We used a python mysql library to access the article text and it was quite fast. The critical step for increased speed was the following index:
dbCursor.execute("ALTER TABLE page ADD INDEX (page_title);")
We've got several thousands lines of python code that is already GPL'ed (since the copyleft goes at the top, it's the first code I write ;) and will be released at Wikimania.
On 7/2/07, GerardM gerard.meijssen@gmail.com wrote:
Hoi, It is nice that the pywikipediabot provides certain functionality. The question is how usable is it in the first place when this info is needed interactively. Also when there are more tools that provide a great job, we will get a situation where advances in one tool will egg on the people of another tool to do even better.
Thanks, GerardM
On 7/2/07, Brian Brian.Mingus@colorado.edu wrote:
Pywikipediabot provides this functionality under a free license.
/Brian
On 7/2/07, Jimmy Wales <jwales@wikia.com > wrote:
Why don't you release this under a free license so that the Wikimedia Foundation could use it?

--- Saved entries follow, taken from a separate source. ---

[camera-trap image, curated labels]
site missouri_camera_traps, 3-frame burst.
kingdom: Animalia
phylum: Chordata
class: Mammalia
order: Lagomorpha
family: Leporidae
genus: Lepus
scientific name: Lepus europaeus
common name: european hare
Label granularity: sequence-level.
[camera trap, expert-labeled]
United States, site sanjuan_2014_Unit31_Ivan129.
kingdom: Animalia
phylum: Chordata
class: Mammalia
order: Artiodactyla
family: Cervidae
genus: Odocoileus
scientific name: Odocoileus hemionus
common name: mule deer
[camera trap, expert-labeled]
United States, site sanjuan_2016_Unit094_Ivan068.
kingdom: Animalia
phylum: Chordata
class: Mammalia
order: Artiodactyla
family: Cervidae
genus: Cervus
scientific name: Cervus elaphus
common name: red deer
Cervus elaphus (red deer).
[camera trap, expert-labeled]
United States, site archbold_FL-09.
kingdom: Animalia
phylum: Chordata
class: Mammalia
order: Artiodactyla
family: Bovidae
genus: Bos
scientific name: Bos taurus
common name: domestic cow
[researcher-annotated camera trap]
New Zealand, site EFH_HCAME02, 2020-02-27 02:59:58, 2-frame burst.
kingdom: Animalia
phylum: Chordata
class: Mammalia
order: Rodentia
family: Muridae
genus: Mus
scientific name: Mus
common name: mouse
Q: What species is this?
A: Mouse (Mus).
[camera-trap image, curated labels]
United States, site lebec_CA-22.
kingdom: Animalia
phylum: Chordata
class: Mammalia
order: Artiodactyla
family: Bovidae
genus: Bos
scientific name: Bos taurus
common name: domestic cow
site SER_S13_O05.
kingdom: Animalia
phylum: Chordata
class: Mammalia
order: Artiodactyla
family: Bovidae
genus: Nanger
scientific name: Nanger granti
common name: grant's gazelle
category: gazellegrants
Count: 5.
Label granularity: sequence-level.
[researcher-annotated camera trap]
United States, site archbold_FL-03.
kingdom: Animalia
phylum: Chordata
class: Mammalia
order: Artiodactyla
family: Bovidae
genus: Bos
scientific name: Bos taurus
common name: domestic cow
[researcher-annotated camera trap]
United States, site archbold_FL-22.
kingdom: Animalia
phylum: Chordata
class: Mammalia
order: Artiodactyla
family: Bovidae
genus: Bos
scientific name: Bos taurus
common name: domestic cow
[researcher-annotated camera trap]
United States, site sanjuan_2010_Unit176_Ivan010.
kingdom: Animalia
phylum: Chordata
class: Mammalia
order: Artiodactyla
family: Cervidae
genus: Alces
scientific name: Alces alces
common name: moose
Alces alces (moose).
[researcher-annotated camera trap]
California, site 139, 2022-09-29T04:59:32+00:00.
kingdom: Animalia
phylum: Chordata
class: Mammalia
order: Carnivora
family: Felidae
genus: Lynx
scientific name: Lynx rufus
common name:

On Jul 2, 2007, at 8:33 AM, Torsten Zesch wrote:
JWPL - Java Wikipedia Library version 0.3 beta is now available http://www.ukp.tu-darmstadt.de/software/JWPL
INTRODUCTION
Lately, Wikipedia has been recognized as a promising lexical semantic resource. We present JWPL, a free Java-based Wikipedia application programming interface, that enables the use of Wikipedia as a NLP resource by providing efficient programmatic access to the knowledge therein.
FUNCTIONALITY
Fast access to:
- article text
- categories
- redirects
- links between articles (ingoing and outgoing).
Discrimination between
- article pages
- disambiguation pages
- redirect pages.
Available languages:
- English
- German
- Czech
- Ukrainian
Other languages will be added step by step.
DOWNLOAD
JWPL Java library http://www.ukp.tu-darmstadt.de/software/JWPL
Wikipedia data (with database scheme optimized for large-scale NLP tasks) ftp://ftp.tu-darmstadt.de/pub/tud/informatik/JWPL_data
LICENCE
JWPL is free for non-profit and non-commercial use.
ABOUT
JWPL was developed by the Ubiquitous Knowledge Processing Lab at Darmstadt University of Technlogy.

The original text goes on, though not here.